Até confesso que para ganhar cartuchos de amêndoas (de coco e amendoim) na Semana Santa, já vesti opa, carreguei a tocha, toquei matraca pra cera do Santo Sepulcro e balancei o Turíbio com incenso e mirra. Mas, coroinha oficial, não cheguei a ser.
O Padre, não deixou.
Eu não era confiável.
Logo percebi daquelas intenções.
Se bem que eu tinha vontade, muita vontade de tocar aquela campainha que se toca na hora da consagração de cristo.
Aquela de vários sininhos.
Como eu gostava daquela campainha.
Acho que gosto até hoje dela.
Voltando a Conceição da Barra vi na beira do rio a mineração de cassiterita que mais tarde se transformaria em estanho.
Era uma riqueza espionada pelo olho do próprio dono da Mineração.
Tudo era medido e muito bem pesado.
Deixamos a beira do rio e cortamos por um atalho.
Na estrada principal havia uma ribanceira com uma estradinha estreita morro abaixo.
No fundo daquele Vale havia uma casinha branca com chaminé fumegante.
Era linda aquela paisagem que se descortinava aos meus olhos.
Fui avisado de que a caminhoneta não desceria, pois, se carregada jamais subiria novamente a ribanceira.
Lá embaixo já avistei um carro de bois (12 juntas de bois caracu).
Carregavam o carro com caixas de madeira.
Descemos o morro escorregando e caindo como fruta madura caí do pé.
Não havia como não cair.
Na casinha branca entramos e dei de frente com um tacho de cobre enorme cheio de doce de goiabas.
Tudo fumegando debaixo de uma imensa fornalha alimentada por lenha, gravetos e troncos de árvores poderes.
Um negro que não tinha uma das munhecas, apoiava o antebraço numa pá de madeira toda furadinha.
Ia mexendo a calda que a medida em que fervia engrossava.
Sorriu e disse cuidado com a beira do tacho.
Voltou a mexer o doce e falou: logo vem o “Ponto”.
Cuidado!
O tacho vai virar.
Deu ordens ao outro menino que parecia ser seu filho que retirasse a lenha que alimentava o fogo, com um tridente de ferro e pá.
Afastei e pude assistir ao doce que corria como uma lava incandescente para um dispositivo de madeira, onde em baixo encaixavam-se umas caixinhas, também de madeira.
Pensei comigo: Será que o Inferno é Vermelho e quente como é o doce de Goiaba?
Não acreditei.
Mas, se fosse, pelo menos seria doce.
Era tudo muito rápido.
Logo havia centenas de caixetas todas prontas para serem tampadas por outro menino albino, que pelo jeito, também era filho daquele que mexia o doce.
O doceiro era o “Clemente”.
Encheram o carro de bois de caixas grandes que levavam umas 50 caixinhas de goiabada daquelas.
Os bois firmes suportavam com coragem todo o peso.
Apenas, de vez em quando balançavam.
O Clemente agora assumiu o posto de carreiro.
Autoritário com o a Vara do marimbondo nas pontas, os bois sabiam a quem obedecer.

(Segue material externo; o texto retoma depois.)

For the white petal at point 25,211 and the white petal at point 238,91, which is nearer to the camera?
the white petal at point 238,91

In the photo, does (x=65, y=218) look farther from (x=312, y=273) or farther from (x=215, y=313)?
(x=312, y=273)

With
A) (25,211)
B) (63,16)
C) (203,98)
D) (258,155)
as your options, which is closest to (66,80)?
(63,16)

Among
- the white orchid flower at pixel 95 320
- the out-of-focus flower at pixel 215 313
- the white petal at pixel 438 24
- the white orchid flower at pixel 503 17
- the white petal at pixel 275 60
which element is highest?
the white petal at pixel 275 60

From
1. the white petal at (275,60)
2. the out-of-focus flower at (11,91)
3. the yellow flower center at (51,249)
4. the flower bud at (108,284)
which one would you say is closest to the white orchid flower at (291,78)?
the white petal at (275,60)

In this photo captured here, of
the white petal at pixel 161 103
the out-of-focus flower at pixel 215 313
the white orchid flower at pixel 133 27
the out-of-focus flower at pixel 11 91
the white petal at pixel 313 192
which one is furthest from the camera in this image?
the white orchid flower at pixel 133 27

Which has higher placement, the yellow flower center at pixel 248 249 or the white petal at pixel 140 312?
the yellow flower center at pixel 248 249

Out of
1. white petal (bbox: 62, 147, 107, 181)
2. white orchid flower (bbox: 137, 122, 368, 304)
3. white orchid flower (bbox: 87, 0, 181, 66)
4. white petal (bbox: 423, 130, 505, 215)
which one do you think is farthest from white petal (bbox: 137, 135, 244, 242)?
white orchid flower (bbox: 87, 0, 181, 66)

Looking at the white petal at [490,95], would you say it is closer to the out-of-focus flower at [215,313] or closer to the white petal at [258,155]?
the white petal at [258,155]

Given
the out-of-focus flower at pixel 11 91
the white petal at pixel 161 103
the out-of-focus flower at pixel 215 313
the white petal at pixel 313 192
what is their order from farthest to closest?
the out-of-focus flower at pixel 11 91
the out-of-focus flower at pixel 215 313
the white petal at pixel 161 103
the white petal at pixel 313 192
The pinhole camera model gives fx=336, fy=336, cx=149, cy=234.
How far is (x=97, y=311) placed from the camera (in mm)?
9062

Chamou cada um deles pelo nome: Malhado, Zumbi, Zebu, Carrapato, Carneiro, Cipó, Vaga-lume, Vaqueiro, Vadio.
E tal e, tal.
Puxou os da Guia, conferiu os do Coice que eram os freios e foi virando o carro como num bailado pesado e dengoso.
Gentilmente convidou-nos: eu e meu primo para subirmos no Carro dos Bois.
Passou a frente e depois foi pro meio na lateral quase no meio da boiada.
O menino aço assumiu a frente.
Era o guia.
Os 06 pares deram inicio à marcha na lerdeza do carro.
Quando deu de andar a guia dos bois, o cocão rangedor do carro gemeu um gemido doce e manhoso.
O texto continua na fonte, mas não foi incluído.